There is presently zero duty on vaccine importation in Nigeria and procurement of vaccines is outsourced to United Nations Children’s Fund (UNICEF) to ensure timeliness and price competitiveness in vaccine delivery.
With PCV expected to be introduced this year, experts have called for the need to explore internal funding for vaccines as Nigeria cannot continue to depend on funds coming from donor agencies as costs increase.
“Nigeria must look into the local manufacturing of vaccines as Government has provided sufficient funds this year to cover procurement of vaccines,” Ado Mohammad, executive director, NPHCDA explained.
Addressing shortfall
Dorothy Esangbedo, president, Paediatric Association of Nigeria (PAN), noted that the provision of vaccines should target prevailing major vaccine preventable diseases (VPDs), emphasising that addressing the gaps will have huge impact on child mortality.
“There is need to learn from our past mistakes and ensure that massive awareness creation campaigns are held before the introduction of new vaccines,” Esangbedo maintained.
The international community is worried about the situation of polio in Nigeria, a virus preventable disease that has remained endemic in Nigeria and has now become a global public health issue.
Chizoba Wonodi, lead of Nigeria Projects, International Vaccine Access Center (IVAC) identified systemic barriers to routine immunisation to include vaccine stock outs, inadequate funding and delayed release of funds for RI programs, logistics and supply chain constraints including cold chain
Wonodi highlighted the need to create basket funds for primary healthcare (PHC) or for routine immunisation to improve funds flow for RI operations at the state and local government levels.
“There is need to explore private sector participation in vaccine logistics and transportation. Other solution that are harder to implement but potentially high impact includes establishing accountability for routine immunisation at all levels, instituting results-based financing for providers or health facilities and incentives to parents for vaccinating their children,” Wonodi added.

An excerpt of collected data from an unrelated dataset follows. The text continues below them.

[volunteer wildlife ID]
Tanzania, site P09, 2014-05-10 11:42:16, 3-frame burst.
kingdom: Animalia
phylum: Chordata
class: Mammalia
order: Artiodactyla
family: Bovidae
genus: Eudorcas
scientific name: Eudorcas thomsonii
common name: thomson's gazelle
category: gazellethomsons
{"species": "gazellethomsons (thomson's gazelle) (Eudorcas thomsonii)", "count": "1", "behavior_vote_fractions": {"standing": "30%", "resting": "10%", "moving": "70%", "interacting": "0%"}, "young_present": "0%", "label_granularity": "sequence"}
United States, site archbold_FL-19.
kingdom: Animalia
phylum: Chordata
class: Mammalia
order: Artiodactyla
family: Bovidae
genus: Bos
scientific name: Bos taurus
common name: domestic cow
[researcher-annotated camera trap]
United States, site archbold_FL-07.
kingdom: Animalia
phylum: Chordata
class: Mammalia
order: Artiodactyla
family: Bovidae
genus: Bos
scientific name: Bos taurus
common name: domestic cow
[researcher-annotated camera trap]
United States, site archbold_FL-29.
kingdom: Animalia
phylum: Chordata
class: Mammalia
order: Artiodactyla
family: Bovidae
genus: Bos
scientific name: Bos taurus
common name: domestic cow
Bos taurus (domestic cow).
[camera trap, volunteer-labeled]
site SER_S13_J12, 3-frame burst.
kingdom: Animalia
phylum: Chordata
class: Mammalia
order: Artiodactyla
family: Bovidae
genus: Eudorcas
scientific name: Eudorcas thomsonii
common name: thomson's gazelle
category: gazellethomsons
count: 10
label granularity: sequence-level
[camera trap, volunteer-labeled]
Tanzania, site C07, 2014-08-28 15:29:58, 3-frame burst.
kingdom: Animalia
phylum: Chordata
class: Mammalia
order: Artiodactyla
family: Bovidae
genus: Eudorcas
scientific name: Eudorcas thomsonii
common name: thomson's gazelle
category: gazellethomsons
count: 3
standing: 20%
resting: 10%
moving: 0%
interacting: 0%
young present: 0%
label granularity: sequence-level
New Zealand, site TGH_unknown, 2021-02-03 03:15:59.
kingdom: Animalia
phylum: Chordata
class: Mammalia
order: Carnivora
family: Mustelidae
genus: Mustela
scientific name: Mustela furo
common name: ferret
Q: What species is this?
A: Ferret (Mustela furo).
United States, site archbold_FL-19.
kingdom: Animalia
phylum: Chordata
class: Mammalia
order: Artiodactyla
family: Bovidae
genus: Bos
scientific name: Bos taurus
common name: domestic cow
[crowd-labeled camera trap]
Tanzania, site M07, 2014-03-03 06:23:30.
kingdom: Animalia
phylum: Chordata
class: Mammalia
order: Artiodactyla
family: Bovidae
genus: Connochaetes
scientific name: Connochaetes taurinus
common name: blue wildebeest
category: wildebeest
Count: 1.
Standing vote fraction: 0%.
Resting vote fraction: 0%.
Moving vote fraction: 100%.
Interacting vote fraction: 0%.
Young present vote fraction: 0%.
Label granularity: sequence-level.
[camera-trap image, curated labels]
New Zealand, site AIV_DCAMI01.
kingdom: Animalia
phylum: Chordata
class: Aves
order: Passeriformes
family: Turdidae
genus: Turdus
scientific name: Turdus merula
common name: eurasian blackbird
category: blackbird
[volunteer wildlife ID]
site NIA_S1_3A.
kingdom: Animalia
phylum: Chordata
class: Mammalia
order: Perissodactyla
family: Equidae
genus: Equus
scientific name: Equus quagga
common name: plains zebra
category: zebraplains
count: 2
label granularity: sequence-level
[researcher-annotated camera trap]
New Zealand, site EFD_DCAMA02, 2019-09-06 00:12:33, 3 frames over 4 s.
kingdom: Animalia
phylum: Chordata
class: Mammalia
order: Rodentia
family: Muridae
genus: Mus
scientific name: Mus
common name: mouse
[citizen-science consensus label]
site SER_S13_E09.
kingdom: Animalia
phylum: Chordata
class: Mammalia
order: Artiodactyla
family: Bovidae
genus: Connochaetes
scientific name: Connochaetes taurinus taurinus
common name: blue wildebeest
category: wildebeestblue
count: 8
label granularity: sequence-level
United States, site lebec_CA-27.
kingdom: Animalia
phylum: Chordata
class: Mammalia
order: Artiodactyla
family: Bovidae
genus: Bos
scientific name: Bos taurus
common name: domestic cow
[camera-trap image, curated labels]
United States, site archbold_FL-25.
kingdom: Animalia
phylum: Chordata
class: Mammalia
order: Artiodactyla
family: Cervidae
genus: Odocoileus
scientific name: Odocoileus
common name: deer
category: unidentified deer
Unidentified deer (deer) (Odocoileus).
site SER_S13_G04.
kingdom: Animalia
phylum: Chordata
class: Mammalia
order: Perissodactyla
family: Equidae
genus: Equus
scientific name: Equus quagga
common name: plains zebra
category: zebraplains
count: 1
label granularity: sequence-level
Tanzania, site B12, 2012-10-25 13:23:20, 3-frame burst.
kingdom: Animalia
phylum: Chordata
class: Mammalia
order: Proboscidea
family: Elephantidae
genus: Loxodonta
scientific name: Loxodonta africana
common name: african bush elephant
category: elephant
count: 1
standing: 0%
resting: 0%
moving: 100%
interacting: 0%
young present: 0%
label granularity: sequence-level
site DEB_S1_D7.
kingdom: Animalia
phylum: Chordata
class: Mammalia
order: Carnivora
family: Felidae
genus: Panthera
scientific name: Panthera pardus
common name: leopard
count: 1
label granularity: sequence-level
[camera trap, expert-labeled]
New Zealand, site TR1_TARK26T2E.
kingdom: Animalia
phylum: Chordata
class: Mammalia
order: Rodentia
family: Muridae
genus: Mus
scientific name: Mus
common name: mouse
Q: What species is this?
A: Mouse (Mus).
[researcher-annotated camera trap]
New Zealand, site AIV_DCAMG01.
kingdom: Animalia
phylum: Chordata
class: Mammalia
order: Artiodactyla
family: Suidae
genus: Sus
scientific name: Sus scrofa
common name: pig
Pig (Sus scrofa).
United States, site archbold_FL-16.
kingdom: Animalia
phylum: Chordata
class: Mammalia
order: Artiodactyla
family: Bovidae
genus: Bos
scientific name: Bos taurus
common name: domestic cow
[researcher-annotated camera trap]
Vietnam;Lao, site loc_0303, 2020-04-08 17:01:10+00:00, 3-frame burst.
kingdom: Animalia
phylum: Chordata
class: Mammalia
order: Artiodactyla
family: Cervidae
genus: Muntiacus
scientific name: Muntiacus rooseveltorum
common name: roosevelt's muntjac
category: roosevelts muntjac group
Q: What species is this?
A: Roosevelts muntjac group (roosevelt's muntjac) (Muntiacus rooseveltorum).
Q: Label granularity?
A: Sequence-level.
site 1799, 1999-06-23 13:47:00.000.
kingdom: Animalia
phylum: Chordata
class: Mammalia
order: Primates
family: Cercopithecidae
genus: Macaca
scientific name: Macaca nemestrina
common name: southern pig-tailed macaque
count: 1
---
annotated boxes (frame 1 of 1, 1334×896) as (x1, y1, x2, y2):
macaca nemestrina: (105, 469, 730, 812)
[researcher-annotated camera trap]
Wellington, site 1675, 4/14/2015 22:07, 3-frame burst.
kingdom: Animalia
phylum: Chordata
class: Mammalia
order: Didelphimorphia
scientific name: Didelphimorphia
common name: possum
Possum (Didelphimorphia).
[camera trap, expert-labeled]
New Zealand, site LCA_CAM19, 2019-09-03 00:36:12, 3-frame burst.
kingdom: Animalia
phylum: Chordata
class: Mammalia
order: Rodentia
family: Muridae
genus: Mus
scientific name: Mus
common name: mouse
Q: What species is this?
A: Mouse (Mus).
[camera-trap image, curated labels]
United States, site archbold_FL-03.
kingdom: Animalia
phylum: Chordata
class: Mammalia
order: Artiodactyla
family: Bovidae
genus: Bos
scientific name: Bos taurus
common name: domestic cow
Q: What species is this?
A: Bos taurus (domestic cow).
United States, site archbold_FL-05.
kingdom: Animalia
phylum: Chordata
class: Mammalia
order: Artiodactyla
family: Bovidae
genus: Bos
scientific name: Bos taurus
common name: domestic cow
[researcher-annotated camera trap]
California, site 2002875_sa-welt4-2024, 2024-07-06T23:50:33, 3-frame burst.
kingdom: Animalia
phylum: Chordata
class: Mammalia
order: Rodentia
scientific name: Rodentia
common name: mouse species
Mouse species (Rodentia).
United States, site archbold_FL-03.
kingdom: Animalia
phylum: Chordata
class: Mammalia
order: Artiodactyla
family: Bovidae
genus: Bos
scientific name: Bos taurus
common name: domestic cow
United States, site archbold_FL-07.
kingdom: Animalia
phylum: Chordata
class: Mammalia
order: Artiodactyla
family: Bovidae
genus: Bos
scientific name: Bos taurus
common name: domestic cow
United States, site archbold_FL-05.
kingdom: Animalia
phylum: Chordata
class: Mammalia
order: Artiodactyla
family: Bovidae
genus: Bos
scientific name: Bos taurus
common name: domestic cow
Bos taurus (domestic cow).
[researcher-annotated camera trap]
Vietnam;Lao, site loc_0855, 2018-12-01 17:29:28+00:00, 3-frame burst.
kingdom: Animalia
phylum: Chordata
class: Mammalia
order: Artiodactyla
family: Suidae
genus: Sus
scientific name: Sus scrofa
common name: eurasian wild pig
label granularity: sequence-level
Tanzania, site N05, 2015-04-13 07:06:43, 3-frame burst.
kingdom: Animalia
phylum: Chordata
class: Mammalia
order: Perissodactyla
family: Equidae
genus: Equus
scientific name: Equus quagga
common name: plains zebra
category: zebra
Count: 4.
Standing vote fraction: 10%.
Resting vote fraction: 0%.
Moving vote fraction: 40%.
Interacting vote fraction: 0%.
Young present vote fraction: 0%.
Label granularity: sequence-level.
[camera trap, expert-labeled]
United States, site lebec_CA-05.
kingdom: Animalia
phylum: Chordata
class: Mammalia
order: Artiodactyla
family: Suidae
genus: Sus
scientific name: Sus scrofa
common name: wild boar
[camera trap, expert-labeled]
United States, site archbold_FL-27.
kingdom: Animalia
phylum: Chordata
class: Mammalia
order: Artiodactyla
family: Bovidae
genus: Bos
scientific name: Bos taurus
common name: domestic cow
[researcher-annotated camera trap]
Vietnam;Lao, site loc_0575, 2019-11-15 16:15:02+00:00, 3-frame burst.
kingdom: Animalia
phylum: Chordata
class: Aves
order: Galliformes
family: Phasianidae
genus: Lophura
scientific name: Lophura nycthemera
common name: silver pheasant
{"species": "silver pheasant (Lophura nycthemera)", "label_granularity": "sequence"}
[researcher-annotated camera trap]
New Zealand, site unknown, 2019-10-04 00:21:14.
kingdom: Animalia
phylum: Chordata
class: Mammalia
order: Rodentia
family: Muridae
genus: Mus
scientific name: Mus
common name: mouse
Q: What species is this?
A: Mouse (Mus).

The National Vaccine Summit 2012 report called for the establishment of Nigerian Alliance for Vaccines and Immunisation (NAVI), a public private partnership that will raise funds to bridge financing gaps in vaccination programme delivery, surveillance and monitoring.
“There is the need for a National Immunisation Technical Advisory Groups (NITAG), as an independent body to provide unbiased and expert advice on vaccination programmes. Pharmaco-vigilance should be integral to vaccine delivery to track adverse events. Local research into vaccines should be promoted. Technologies should be deployed in tracking the integrity of supply chain.
“Everyone deserves to benefit from immunisation services. Government must mobilise the community through advocacy and communication to make full use of available services. Multi-sector involvement in planning and execution is important to success of immunisation efforts. There is need to explore private sector solutions for improving access to immunisation services and nurture positive attitudes of key players in immunisation programmes,” the report concluded.